ADR-003: DAG Format — DAGitty
Status
Accepted
Context and Problem Statement
DAGs in DAGpedia must be stored in a machine-readable, interoperable format. The format must support interactive rendering in the browser, be widely understood in the epidemiology community, and allow programmatic analysis (identification of adjustment sets, d-separation queries, etc.).
Considered Options
- DAGitty string format — Plain-text representation used by dagitty.net and
the
dagittyR package - JSON-LD / custom JSON schema — Flexible but requires a custom parser and renderer
- DOT (Graphviz) — Widely used in software engineering; limited epidemiology tooling
- PNG/SVG image — Human-readable but not machine-actionable
Decision Outcome
Chosen option: DAGitty string format
DAGitty is the de facto standard for causal DAGs in epidemiology.

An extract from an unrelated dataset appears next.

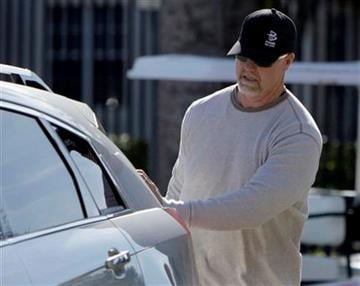St. Louis Cardinals hitting coach Mark McGwire closes the back of a car as he arrives for spring training baseball Wednesday, Feb. 17, 2010, in Jupiter, Fla. (AP Photo/Jeff Roberson) By Jeff Roberson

It is
supported by dagitty.net (browser-based editor), the dagitty R package, and
the ggdag R package. A large proportion of published epidemiology DAGs were
created in DAGitty, making re-encoding straightforward. The format renders
interactively in the browser via dagitty.js with no additional build step.
Consequences
- Good: Native interactivity via dagitty.js — no custom renderer needed
- Good: Direct compatibility with the R ecosystem (
dagitty,ggdag) - Good: Researchers can copy DAGitty strings directly into their analyses
- Good: Largest existing corpus of published DAGs uses this format
- Bad: DAGitty format is not a formal standard and is controlled by a single maintainer; future format changes could require migration
- Bad: Limited expressiveness for time-varying DAGs or multilevel structures
References
- Textor J et al. Robust causal inference using directed acyclic graphs: the R package 'dagitty'. Int J Epidemiol. 2016;45(6):1887–1894. https://doi.org/10.1093/ije/dyw341
- https://dagitty.net